Layer 1: Account Key
The Account Key is a random 256-bit key generated once at account creation. Unlike the Master Key, it is not derived from a password -- it has full 256-bit entropy. The Account Key is wrapped (encrypted) by the Encryption Key using AES-256-GCM with AAD syvault.account-key.v1 and stored on the server.
Why a separate Account Key?
- Password changes do not re-encrypt the vault. When you change your master password, only the Account Key wrapper is re-encrypted. All vault keys and record DEKs remain unchanged.
- Multiple unlock providers. The Account Key can be wrapped by different keys: the password-derived Encryption Key, a device-stored key (for SSO users), or an organization recovery key (for admin-assisted recovery).
Layer 2: Vault Keys
Each vault gets its own Vault Key, derived from the Account Key via HKDF-SHA256:
Vault Key = HKDF-SHA256(ikm=account_key, info="syvault.vault.{vault_id}.v1", L=32)
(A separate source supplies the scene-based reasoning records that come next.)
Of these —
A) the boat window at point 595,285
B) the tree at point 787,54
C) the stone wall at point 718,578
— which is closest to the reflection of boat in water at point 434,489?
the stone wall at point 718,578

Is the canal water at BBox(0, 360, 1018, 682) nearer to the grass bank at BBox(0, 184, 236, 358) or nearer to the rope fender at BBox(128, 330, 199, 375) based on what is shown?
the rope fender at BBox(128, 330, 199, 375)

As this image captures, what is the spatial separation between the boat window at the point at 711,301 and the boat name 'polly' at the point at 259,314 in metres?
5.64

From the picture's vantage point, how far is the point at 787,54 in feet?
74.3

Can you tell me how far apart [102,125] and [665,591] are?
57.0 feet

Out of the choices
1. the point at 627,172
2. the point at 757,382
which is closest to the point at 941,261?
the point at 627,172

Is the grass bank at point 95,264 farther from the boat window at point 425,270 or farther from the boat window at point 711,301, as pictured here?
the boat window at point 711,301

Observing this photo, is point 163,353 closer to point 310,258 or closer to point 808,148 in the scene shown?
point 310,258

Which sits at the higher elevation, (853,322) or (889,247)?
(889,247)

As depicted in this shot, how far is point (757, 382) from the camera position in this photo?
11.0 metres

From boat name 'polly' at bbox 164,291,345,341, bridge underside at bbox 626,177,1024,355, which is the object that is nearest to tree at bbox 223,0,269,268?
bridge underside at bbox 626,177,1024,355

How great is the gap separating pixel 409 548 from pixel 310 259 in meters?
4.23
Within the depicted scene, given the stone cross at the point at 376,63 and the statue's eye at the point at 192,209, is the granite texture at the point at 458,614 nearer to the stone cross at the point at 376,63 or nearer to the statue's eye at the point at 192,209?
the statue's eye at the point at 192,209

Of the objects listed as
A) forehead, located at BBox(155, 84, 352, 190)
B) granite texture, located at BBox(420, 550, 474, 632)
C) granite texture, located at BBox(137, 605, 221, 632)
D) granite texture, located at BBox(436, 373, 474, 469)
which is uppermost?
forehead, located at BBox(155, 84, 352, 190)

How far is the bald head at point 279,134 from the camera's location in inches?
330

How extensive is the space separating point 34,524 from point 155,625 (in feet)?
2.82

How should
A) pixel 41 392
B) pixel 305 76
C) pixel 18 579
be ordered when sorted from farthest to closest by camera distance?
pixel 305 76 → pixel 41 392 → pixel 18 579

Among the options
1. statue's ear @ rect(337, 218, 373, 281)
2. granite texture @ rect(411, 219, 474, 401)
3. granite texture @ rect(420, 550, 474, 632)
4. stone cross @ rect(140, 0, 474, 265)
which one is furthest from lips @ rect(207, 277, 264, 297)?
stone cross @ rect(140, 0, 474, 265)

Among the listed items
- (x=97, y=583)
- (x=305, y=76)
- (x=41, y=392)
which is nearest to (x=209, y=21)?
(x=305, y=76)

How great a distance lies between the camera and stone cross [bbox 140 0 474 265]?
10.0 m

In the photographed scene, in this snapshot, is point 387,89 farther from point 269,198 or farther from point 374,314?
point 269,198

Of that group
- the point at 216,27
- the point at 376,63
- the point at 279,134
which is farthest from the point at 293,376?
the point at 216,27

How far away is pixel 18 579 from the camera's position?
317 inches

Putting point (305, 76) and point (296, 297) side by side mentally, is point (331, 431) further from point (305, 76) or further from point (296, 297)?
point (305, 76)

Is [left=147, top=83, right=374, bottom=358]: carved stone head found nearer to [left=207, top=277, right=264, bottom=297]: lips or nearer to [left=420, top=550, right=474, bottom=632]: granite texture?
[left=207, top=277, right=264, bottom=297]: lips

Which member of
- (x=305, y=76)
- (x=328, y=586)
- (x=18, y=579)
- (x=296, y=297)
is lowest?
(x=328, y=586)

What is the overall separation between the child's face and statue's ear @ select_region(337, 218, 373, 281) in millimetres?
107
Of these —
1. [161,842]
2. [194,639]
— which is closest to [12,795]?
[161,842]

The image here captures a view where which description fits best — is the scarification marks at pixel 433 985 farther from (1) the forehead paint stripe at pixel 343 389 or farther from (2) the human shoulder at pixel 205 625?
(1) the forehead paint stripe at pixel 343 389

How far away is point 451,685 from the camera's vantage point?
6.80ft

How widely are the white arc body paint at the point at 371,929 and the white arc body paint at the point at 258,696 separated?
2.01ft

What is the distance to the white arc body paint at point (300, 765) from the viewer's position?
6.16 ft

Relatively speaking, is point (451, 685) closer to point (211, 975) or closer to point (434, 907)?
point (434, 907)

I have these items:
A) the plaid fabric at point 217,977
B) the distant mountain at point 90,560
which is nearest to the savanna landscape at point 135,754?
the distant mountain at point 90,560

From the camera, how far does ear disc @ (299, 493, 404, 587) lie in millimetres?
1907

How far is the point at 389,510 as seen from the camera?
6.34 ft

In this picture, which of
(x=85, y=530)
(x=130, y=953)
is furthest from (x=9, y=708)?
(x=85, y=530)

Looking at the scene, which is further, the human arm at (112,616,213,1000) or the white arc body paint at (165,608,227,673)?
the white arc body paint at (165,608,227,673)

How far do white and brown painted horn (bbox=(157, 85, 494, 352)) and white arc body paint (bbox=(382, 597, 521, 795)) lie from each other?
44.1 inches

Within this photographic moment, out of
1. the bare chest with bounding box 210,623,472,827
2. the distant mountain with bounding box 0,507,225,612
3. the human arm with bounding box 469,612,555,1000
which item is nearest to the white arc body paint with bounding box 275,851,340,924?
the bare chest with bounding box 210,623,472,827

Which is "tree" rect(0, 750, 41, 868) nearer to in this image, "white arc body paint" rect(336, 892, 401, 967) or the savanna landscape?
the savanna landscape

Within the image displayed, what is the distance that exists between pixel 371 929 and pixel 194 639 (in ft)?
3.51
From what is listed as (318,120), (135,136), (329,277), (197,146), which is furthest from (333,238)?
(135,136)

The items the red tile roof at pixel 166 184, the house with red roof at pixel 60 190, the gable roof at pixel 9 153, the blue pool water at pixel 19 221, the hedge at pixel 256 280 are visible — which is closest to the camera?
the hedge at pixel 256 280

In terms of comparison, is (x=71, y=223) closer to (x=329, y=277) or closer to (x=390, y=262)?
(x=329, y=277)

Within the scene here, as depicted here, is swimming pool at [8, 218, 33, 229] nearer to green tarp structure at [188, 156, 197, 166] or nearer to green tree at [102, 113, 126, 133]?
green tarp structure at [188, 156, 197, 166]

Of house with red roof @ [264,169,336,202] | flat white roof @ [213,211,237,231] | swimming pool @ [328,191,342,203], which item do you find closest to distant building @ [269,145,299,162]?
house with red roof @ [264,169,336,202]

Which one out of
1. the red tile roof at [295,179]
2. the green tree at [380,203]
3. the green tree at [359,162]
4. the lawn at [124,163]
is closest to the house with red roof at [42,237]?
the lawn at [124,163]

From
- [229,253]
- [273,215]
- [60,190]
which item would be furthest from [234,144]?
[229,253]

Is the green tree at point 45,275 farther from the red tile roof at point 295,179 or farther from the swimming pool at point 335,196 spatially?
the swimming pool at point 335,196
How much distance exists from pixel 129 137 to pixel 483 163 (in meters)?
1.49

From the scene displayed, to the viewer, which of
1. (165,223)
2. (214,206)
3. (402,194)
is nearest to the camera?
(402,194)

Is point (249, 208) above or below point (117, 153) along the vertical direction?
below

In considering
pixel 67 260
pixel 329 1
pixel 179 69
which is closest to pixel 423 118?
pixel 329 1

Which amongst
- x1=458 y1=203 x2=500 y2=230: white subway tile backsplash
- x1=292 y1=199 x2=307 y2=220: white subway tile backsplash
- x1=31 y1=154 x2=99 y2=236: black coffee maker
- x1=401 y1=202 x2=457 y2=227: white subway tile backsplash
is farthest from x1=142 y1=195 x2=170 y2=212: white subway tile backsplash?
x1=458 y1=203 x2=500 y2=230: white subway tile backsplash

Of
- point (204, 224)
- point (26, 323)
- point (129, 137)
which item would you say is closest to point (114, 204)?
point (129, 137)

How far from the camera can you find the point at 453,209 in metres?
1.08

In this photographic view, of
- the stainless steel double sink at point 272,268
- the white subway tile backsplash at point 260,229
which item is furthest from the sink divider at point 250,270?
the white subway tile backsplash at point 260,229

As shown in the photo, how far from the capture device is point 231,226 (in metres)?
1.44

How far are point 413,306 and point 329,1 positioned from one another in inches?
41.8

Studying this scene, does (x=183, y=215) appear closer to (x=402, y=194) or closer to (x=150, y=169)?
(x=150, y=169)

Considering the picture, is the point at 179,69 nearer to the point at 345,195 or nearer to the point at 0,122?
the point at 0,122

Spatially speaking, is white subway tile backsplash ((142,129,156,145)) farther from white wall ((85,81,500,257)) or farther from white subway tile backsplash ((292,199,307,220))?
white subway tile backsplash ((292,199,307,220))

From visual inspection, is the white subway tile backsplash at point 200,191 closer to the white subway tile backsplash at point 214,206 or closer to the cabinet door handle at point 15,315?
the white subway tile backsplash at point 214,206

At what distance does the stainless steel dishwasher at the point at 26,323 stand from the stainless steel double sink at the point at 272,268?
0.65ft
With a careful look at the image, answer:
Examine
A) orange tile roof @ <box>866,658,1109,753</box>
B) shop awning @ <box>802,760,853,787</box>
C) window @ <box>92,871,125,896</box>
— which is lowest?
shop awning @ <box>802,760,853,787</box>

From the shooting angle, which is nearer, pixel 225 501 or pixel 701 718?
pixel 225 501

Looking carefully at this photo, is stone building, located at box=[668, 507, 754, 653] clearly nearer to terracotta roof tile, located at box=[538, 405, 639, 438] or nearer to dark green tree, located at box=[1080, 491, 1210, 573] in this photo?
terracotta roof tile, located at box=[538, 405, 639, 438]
Because HKDF is deterministic, the same Account Key and vault ID always produce the same Vault Key. There is no additional key material to store for vault keys -- they are derived on demand.
Layer 3: Record DEKs
Each record gets a unique, random 256-bit DEK. The DEK is wrapped by its parent Vault Key using AES-256-GCM:
Wrapped DEK = AES-256-GCM(key=vault_key, aad="syvault.record.{record_id}.dek.v1", plaintext=dek)
The record payload is then encrypted by the DEK:
Encrypted Payload = AES-256-GCM(key=dek, aad="syvault.record.{record_id}.payload.v1", plaintext=payload)
Both the wrapped DEK and the encrypted payload are stored on the server. The record ID is embedded in the AAD at both layers, ensuring that wrapped DEKs and encrypted payloads cannot be swapped between records.
The record_id is generated client-side (UUIDv4) before encryption, so the server never assigns an ID that could cause an AAD mismatch. The client-generated ID is baked into the cryptographic AAD at creation time and verified at every decryption.
Key Zeroization
All key material is zeroized (overwritten with zeros) when it goes out of scope. The Rust crate zeroize with ZeroizeOnDrop is used for the Account Key, ECDH private keys, and shared secrets. The Master Key and Encryption Key exist in memory only for the duration of the unlock operation and are immediately zeroized after the Account Key is unwrapped.